A note to Tyna with SAIA, mostly about the YRC Worldwide discount

One of our sales reps sent me a link to this WSJ article today:

As YRC Struggles, Rivals Stalk Clients
YRC Worldwide Inc., one of the nation's biggest trucking companies, has been struggling in recent months as the recession has sapped demand for freight services. Now, in an industry known for its hardball tactics, YRC's competitors are piling on, trying to pick off its clients by telling them the company's weakness could put their shipments at risk.

The competitors are indeed piling on. I have to kick sales reps off the steps just to get in the office each morning.

YRC is the largest player in so-called less-than-truckload shipping, in which goods from several customers are consolidated on trucks and delivered through a nationwide series of distribution centers. The company, which operates the Yellow and Roadway trucking lines, has a 20% share of ...

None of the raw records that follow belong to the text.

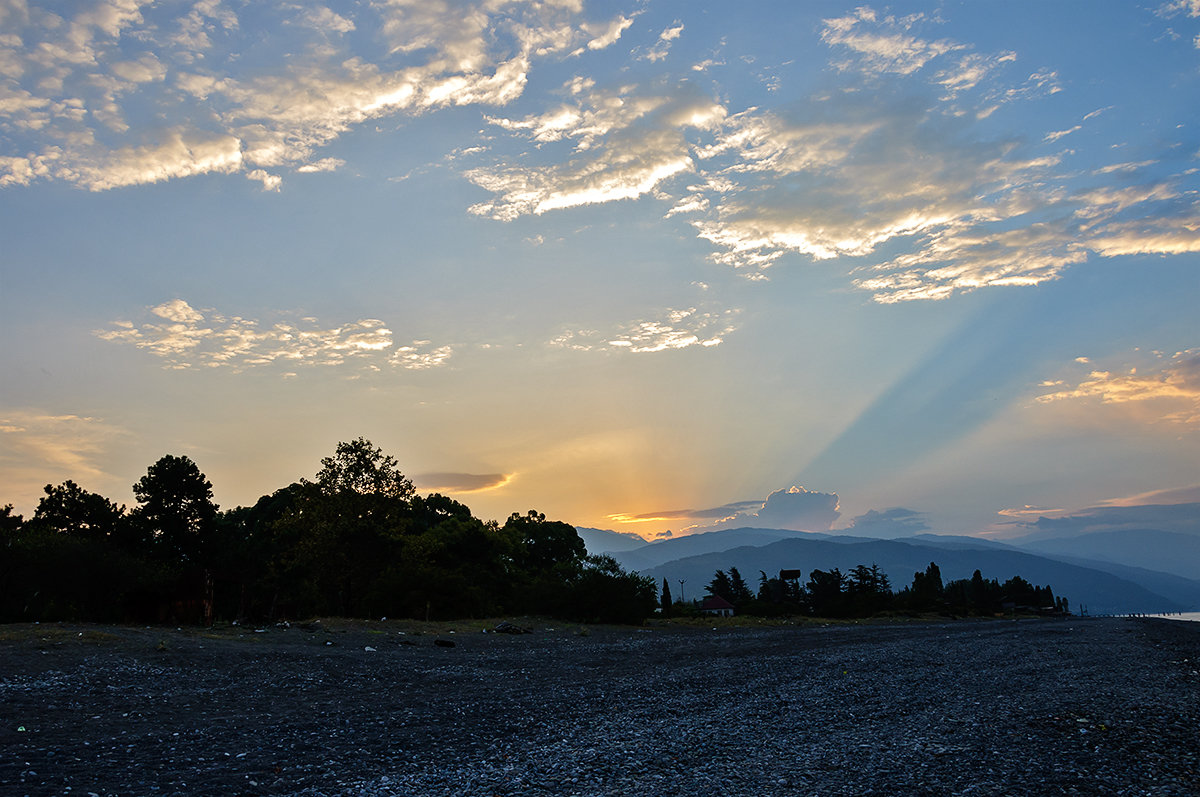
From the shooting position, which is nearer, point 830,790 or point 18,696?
point 830,790

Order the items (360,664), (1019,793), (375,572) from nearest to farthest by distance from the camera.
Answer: (1019,793) < (360,664) < (375,572)

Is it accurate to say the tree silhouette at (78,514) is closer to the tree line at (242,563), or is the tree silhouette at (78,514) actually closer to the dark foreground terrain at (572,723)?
the tree line at (242,563)

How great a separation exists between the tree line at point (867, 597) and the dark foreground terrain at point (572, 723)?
53268 mm

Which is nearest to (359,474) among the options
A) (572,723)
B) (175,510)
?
(175,510)

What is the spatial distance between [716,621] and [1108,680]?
4509 cm

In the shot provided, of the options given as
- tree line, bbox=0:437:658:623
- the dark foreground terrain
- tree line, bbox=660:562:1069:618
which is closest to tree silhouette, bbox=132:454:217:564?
tree line, bbox=0:437:658:623

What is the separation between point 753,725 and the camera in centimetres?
1498

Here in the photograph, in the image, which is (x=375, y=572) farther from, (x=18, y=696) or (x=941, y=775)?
(x=941, y=775)

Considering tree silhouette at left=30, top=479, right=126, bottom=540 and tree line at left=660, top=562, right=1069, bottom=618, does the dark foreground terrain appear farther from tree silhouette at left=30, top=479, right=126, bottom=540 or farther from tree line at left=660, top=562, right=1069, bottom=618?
tree line at left=660, top=562, right=1069, bottom=618

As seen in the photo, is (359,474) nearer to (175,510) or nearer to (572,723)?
(175,510)

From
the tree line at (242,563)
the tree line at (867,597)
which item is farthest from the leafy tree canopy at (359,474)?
the tree line at (867,597)

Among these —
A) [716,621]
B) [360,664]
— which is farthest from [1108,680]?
[716,621]

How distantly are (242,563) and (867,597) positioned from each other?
6443 cm

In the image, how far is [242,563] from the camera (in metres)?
58.2
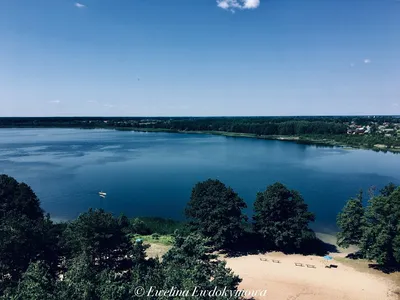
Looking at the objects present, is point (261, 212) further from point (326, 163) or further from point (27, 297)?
point (326, 163)

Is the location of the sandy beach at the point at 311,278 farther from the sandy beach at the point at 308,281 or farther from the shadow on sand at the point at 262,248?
the shadow on sand at the point at 262,248

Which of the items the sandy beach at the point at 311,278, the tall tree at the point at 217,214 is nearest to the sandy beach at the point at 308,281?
the sandy beach at the point at 311,278

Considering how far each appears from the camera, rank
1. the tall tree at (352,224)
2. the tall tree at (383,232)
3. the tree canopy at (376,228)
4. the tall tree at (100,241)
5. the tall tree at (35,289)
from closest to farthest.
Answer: the tall tree at (35,289) → the tall tree at (100,241) → the tall tree at (383,232) → the tree canopy at (376,228) → the tall tree at (352,224)

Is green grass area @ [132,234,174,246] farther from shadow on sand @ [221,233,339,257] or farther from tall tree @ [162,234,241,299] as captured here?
tall tree @ [162,234,241,299]

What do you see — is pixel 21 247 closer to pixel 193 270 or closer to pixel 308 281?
pixel 193 270

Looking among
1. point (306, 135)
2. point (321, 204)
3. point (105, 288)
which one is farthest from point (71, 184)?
point (306, 135)

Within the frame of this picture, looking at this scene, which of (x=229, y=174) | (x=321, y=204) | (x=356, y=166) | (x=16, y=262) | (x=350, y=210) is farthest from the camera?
(x=356, y=166)
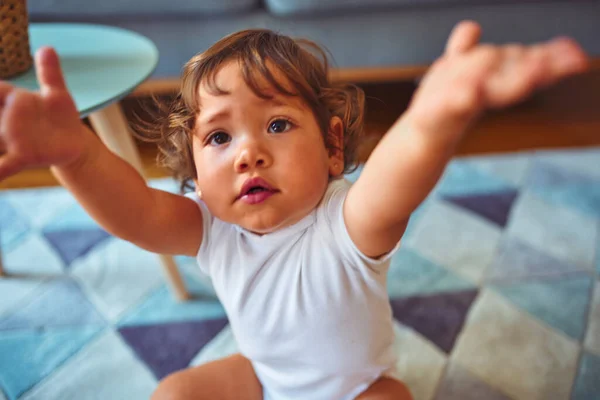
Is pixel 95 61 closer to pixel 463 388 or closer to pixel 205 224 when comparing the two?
pixel 205 224

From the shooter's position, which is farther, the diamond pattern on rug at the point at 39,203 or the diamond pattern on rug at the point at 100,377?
the diamond pattern on rug at the point at 39,203

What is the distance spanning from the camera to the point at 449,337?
860mm

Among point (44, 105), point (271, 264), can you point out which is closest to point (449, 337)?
point (271, 264)

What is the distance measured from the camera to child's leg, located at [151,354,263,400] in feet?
1.95

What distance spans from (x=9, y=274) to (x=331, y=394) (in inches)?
30.8

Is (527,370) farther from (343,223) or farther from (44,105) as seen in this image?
(44,105)

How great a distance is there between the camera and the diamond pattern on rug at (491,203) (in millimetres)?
1110

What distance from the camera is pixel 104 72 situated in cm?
75

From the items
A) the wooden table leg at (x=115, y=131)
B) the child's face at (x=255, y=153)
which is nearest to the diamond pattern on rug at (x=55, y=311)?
the wooden table leg at (x=115, y=131)

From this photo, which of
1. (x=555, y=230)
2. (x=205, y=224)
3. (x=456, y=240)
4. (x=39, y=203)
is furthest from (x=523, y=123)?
(x=39, y=203)

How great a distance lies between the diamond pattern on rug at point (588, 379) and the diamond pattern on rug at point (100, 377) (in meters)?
0.68

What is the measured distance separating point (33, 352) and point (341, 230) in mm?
695

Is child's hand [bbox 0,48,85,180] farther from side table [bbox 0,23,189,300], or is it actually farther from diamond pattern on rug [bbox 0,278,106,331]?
diamond pattern on rug [bbox 0,278,106,331]

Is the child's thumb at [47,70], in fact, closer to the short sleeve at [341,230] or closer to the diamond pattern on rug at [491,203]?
the short sleeve at [341,230]
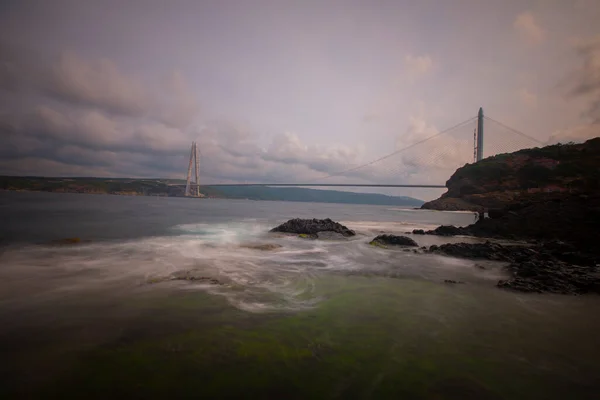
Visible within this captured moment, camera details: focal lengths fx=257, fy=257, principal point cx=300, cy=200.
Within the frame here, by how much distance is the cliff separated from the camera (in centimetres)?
4372

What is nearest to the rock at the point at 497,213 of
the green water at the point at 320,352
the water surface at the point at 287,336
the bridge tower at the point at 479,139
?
the water surface at the point at 287,336

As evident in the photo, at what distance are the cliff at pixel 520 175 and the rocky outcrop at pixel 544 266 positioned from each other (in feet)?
126

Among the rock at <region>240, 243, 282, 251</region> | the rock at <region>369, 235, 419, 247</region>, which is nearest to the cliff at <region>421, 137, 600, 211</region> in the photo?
the rock at <region>369, 235, 419, 247</region>

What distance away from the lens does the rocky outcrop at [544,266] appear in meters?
6.16

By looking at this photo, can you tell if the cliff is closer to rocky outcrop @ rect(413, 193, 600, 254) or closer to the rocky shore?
rocky outcrop @ rect(413, 193, 600, 254)

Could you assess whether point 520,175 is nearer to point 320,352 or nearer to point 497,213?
point 497,213

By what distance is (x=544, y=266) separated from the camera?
25.4 ft

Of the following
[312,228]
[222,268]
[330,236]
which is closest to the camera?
[222,268]

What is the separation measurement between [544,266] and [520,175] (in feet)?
188

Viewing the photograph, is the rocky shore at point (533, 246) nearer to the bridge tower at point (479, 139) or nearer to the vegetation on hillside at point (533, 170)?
the vegetation on hillside at point (533, 170)

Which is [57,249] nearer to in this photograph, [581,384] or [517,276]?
[581,384]

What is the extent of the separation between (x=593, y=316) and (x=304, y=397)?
18.8 feet

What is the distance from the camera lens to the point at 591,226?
1158cm

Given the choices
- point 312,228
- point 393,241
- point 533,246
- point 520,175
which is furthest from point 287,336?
point 520,175
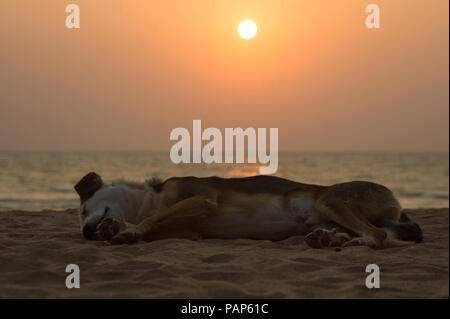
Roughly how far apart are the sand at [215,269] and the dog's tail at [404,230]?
0.62 ft

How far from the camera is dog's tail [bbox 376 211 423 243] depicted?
18.3ft

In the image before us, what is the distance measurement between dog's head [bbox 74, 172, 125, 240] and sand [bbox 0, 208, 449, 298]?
0.19 metres

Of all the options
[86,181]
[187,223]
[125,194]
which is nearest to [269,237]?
[187,223]

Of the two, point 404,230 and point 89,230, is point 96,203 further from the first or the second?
point 404,230

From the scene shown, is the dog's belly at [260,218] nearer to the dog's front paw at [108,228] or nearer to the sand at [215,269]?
the sand at [215,269]

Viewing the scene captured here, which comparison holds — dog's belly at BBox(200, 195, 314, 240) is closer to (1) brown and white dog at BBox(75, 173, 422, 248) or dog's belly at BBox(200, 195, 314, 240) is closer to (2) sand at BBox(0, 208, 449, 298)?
(1) brown and white dog at BBox(75, 173, 422, 248)

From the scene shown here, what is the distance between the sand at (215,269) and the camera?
3.45 meters

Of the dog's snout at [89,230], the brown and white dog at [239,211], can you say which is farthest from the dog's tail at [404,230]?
the dog's snout at [89,230]

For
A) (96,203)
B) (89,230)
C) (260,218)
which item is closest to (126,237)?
(89,230)

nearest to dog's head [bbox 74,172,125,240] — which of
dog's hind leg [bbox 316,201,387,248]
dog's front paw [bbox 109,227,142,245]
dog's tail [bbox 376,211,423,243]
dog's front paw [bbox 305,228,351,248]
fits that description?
dog's front paw [bbox 109,227,142,245]

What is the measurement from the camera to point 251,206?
5.88 metres
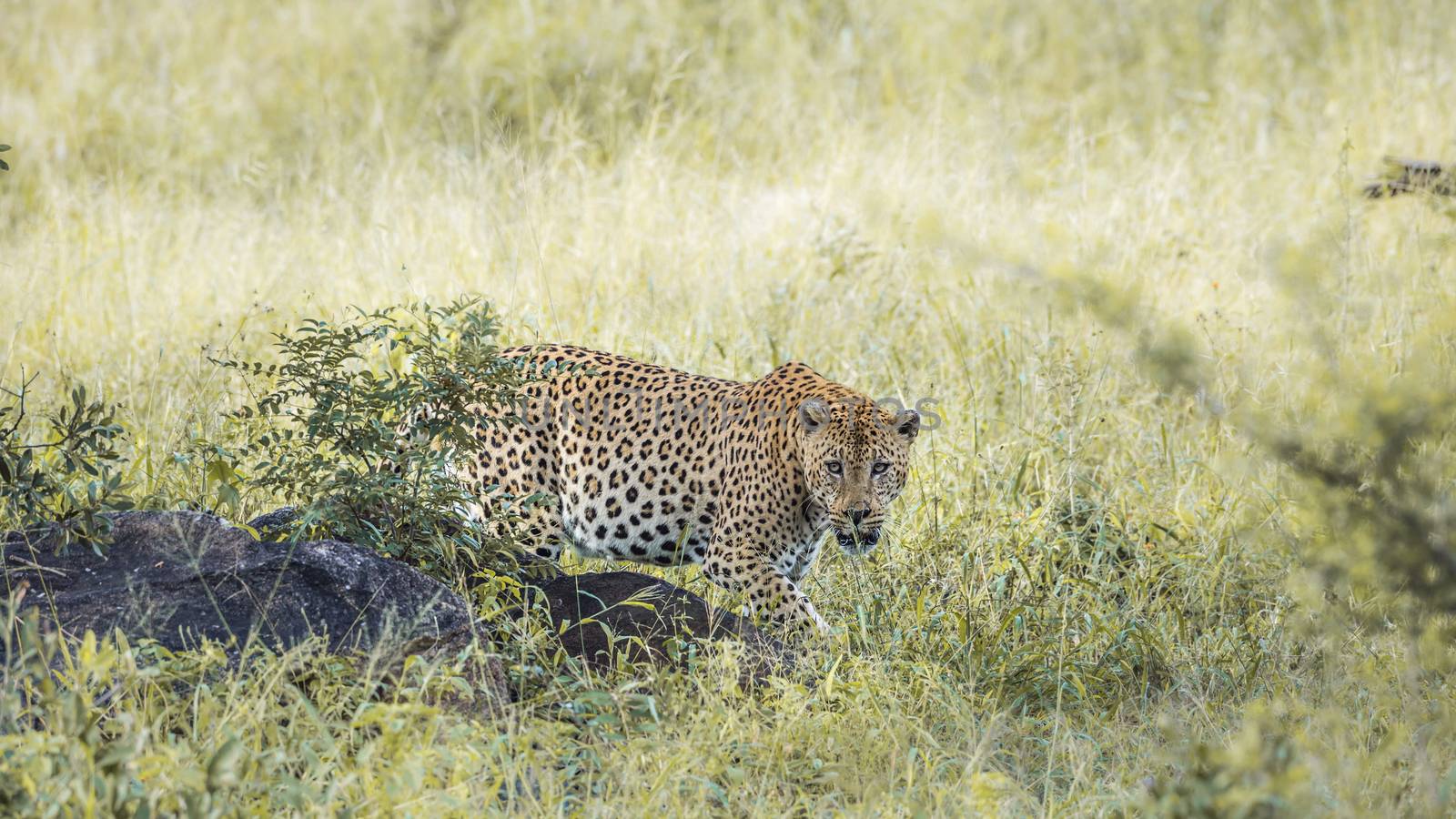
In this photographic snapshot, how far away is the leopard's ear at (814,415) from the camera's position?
5.59 m

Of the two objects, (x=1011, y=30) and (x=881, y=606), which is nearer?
(x=881, y=606)

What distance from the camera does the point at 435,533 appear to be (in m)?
5.02

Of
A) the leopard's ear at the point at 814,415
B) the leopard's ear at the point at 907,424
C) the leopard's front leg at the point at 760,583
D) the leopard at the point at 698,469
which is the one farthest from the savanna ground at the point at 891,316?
A: the leopard's ear at the point at 814,415

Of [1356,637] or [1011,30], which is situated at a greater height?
[1011,30]

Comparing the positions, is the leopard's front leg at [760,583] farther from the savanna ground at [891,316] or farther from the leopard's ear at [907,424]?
the leopard's ear at [907,424]

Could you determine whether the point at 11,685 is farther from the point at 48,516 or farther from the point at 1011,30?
the point at 1011,30

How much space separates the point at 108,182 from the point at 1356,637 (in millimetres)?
8412

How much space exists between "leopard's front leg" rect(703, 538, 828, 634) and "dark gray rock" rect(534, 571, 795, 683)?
302mm

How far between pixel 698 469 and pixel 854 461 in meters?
0.78

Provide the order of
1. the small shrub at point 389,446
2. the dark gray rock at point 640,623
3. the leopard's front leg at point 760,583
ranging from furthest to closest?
1. the leopard's front leg at point 760,583
2. the small shrub at point 389,446
3. the dark gray rock at point 640,623

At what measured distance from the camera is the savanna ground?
3.85 metres

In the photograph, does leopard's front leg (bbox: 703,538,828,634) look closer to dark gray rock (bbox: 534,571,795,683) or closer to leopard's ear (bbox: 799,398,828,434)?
dark gray rock (bbox: 534,571,795,683)

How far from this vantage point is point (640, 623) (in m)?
4.92

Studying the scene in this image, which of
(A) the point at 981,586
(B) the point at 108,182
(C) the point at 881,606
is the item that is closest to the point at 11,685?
(C) the point at 881,606
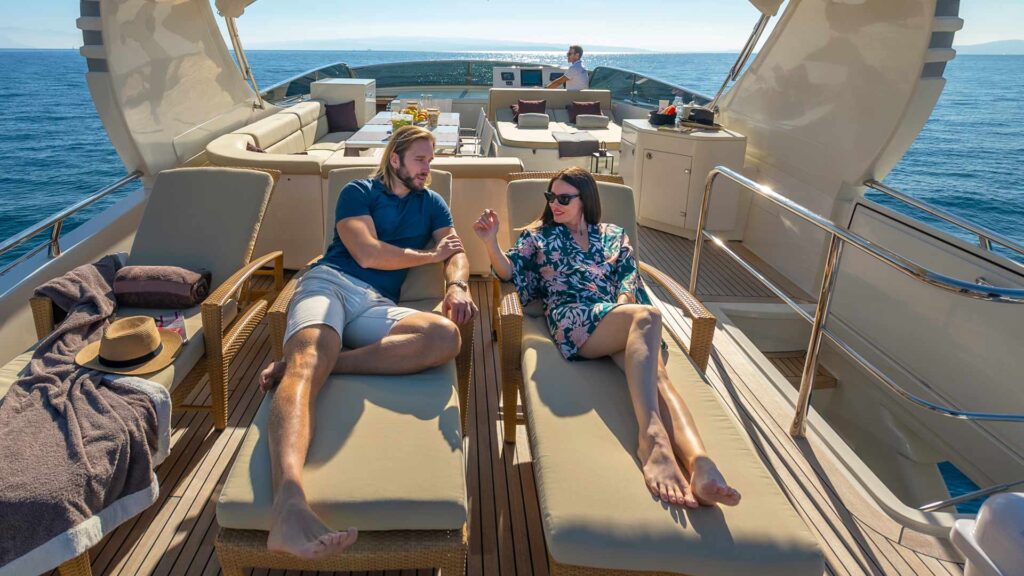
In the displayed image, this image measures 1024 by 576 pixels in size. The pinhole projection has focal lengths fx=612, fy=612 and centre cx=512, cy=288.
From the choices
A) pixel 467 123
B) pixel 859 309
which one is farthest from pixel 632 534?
pixel 467 123

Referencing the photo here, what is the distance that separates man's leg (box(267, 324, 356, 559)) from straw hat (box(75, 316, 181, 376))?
1.61 ft

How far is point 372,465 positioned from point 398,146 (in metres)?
1.42

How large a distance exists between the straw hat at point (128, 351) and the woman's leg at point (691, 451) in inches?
61.5

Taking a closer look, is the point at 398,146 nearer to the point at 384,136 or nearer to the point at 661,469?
the point at 661,469

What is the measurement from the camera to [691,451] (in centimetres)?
161

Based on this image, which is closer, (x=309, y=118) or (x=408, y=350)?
(x=408, y=350)

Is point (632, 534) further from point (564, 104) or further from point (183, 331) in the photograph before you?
point (564, 104)

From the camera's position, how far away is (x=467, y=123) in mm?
9703

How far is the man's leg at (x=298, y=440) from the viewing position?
135 centimetres

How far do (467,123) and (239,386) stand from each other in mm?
7718

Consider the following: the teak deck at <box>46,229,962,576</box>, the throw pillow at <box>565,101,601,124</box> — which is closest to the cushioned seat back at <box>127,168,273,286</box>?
the teak deck at <box>46,229,962,576</box>

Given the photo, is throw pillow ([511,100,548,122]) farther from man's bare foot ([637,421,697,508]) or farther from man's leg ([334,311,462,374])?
man's bare foot ([637,421,697,508])

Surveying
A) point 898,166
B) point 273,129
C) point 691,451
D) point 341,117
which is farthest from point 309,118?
point 898,166

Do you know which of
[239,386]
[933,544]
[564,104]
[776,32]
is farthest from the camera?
[564,104]
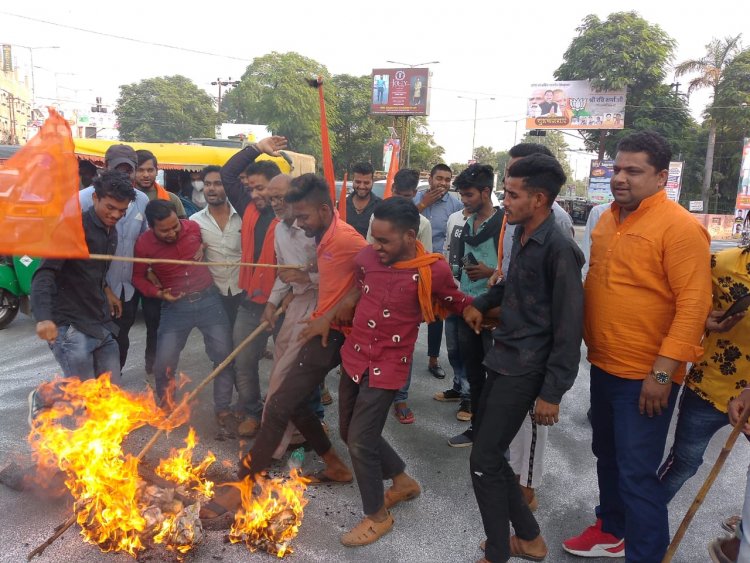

And that's where the WSJ "preview" of the article ends, except for paid WSJ subscribers. Unless, of course, you have sense enough to use an internet search engine. You plug all of that last sentence into Google, and you can find where an outfit called Cargonews Asia has already scraped it (without attribution). Here's some more:

....has a 20% share of the $51 billion-a-year business. Though it says it can weather the economic storm, YRC's financial situation has become increasingly dire, amid losses stemming in part from what analysts say are underperforming acquisitions and problems integrating its national route networks. Last week it reported a 35 percent drop in second-quarter freight tonnage, a steeper decline than those of many rivals.

YRC's competitors can smell blood in the water. This is a huge opportunity for them. They take me to lunch, and at some point they give me the look that Baptist preachers used to have when they asked "If you were to die today, where would you spend eternity?" But instead, they ask "What are you going to do if YRC goes under?" "Are you going to have a lot of freight stuck on their docks?" "How have YRC's service levels been?"

Roadway had little or no debt when Yellow Freight bought them out a few years ago. Both were (and still are) union companies. The problems with integrating their national networks aren't an exaggeration, and neither are the issues with underperforming acquisitions. (Do a bit o'Googling on USF Bestway.) I haven't even mentioned the Teamsters Union, have I ?

If YRC goes under, that will leave ABF as the only union LTL carrier. I never thought I would see this day. (Do another bit o'Googling, and you'll also see that their competitors aren't shy about advertising that they have non-union drivers. I wonder why.) Despite my anti-union bias, I hope YRC can find a way to survive.

Here's some other stuff from further down the article:

SAIA, of Johns Creek, Georgia, sent some YRC customers a letter offering prices "equal to a 12 percent discount off the current pricing the [customer] currently has in place with any carrier" in the YRC group. A Saia official said the company wasn't necessarily singling out YRC customers and also offers rate cuts to customers of other competitors.

Note to Tyna with SAIA.....I haven't gotten that letter yet, and I'm looking forward to getting one. We need to talk. If ANYBODY gets another 12%, WE get another 12%.